RNA functions as a central hub between DNA and protein, and understanding its regulation is critical to illuminating gene expression programs in normal and disease physiology. The properties of messenger RNA (mRNA) can be modulated by dynamic chemical modifications (the epitranscriptome) that occur post- transcriptionally, such as N6-methyladenosine (m6A), which regulates mRNA turnover, translation, nuclear export, and splicing, as well as other modifications on the nucleobases. A major challenge is to identify the functional consequences of these modifications and elucidate the molecular mechanisms by which they control mRNA biology. This proposal seeks to fill this knowledge gap by developing and applying chemical biology strategies to characterize proteins that mediate the effects of mRNA modifications on cellular processes. The epitranscriptome is shaped by RNA-modifying enzymes (writers and erasers) and interpreted by modification-specific RNA-binding proteins (readers). Characterizing these protein-RNA interactions is critical for understanding the function and regulation of specific modifications. Previously, we developed and applied a chemical proteomics strategy to profile binders of m6A. We identified new m6A readers as well as proteins that bind preferentially to unmodified RNA. Herein, we will interrogate the role of these m6A-mediated protein-RNA interactions on mRNA behavior in the cell and further develop our approach to profile readers of another methylation mark, N1-methyladenosine (m1A). Additionally, we propose novel methodologies to characterize modified RNA-protein interactions in vitro and in the cell. Our project has the following specific aims:
Aim 1. Identify and functionally interrogate proteins that read mRNA methylation marks. We will focus on identifying and studying readers of m6A and m1A.
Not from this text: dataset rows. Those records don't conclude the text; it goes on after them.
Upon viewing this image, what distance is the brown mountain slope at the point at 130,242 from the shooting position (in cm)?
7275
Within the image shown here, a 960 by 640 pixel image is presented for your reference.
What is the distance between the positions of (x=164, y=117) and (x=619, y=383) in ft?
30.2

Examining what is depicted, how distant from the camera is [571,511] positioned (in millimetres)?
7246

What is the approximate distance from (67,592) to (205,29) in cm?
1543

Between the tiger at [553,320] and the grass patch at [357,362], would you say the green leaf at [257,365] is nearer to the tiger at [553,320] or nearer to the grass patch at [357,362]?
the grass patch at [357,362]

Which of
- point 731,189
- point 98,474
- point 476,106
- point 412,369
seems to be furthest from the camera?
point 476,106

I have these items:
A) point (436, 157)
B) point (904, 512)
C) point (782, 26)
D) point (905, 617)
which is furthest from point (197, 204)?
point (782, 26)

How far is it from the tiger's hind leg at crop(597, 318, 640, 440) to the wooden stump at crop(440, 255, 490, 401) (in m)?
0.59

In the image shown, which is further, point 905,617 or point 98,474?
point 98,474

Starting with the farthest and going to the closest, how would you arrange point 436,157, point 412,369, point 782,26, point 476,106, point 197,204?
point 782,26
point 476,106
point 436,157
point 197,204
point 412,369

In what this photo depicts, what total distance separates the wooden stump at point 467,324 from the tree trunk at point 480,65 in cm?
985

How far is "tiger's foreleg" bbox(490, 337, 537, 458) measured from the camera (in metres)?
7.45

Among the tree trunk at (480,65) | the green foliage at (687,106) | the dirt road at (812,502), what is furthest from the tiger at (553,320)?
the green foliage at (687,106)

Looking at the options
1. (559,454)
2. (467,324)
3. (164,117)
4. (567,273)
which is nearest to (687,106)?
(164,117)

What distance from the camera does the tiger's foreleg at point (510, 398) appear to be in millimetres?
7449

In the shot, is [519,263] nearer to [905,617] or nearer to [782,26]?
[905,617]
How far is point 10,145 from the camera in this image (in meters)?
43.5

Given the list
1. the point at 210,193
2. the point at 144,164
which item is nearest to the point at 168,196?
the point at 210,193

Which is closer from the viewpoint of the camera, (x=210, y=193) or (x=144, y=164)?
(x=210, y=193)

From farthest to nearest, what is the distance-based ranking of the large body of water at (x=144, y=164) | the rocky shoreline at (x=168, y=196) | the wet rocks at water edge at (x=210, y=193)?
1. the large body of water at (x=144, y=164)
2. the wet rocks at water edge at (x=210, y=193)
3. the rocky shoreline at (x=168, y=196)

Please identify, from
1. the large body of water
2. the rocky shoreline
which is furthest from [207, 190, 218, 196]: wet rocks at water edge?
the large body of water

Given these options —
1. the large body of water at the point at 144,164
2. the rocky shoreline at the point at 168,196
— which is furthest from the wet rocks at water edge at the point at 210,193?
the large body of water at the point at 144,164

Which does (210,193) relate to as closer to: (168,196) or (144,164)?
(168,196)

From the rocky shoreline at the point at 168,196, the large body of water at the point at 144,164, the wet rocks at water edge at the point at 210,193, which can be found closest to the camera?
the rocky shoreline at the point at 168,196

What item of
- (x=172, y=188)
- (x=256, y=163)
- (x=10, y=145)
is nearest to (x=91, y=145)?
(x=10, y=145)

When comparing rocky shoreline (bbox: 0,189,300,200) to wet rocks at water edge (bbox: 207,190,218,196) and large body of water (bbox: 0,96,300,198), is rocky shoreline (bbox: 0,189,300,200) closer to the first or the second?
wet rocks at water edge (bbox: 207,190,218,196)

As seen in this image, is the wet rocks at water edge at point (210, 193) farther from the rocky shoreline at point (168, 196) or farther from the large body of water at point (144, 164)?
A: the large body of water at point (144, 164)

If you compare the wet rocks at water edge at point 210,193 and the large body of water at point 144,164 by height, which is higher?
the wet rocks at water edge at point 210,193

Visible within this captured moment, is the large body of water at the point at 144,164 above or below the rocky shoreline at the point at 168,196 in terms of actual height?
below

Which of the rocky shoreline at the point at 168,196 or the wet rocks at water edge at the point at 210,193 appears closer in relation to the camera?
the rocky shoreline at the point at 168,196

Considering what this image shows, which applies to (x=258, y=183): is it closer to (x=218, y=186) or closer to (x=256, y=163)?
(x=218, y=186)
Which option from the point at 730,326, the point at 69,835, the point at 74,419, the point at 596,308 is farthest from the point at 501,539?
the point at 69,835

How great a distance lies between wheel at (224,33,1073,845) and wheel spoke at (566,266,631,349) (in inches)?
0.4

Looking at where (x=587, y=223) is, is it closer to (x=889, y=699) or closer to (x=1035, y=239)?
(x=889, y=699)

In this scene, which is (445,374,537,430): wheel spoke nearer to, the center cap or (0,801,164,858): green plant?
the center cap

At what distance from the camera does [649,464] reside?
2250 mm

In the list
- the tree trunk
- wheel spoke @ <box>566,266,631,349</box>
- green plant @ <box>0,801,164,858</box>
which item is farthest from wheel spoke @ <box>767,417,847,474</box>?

Aim 2. Profile the substrate specificity of mRNA methylation readers and erasers by in vitro selection.
Aim 3. Investigate the trafficking of methylated mRNA to cellular stress granules using an RNA proximity ligation strategy. Our findings will reveal how mRNA methylation regulates protein-RNA interactions to control gene expression. These studies should improve our understanding of fundamental RNA regulatory mechanisms and provide powerful and general strategies for interrogating the function of mRNA modifications.
Normal cell physiology relies on the accurate and regulated transfer of information from DNA to RNA to protein, and errors in this process result in alterations to gene expression that can lead to disease. This proposal seeks to investigate the mechanisms by which chemical modifications on RNA control gene expression. Since proteins regulating RNA modification levels have been associated with disease, our findings will not only provide a molecular framework to understand the function of RNA modifications, but also shed light on mechanisms involved in cellular dysfunction.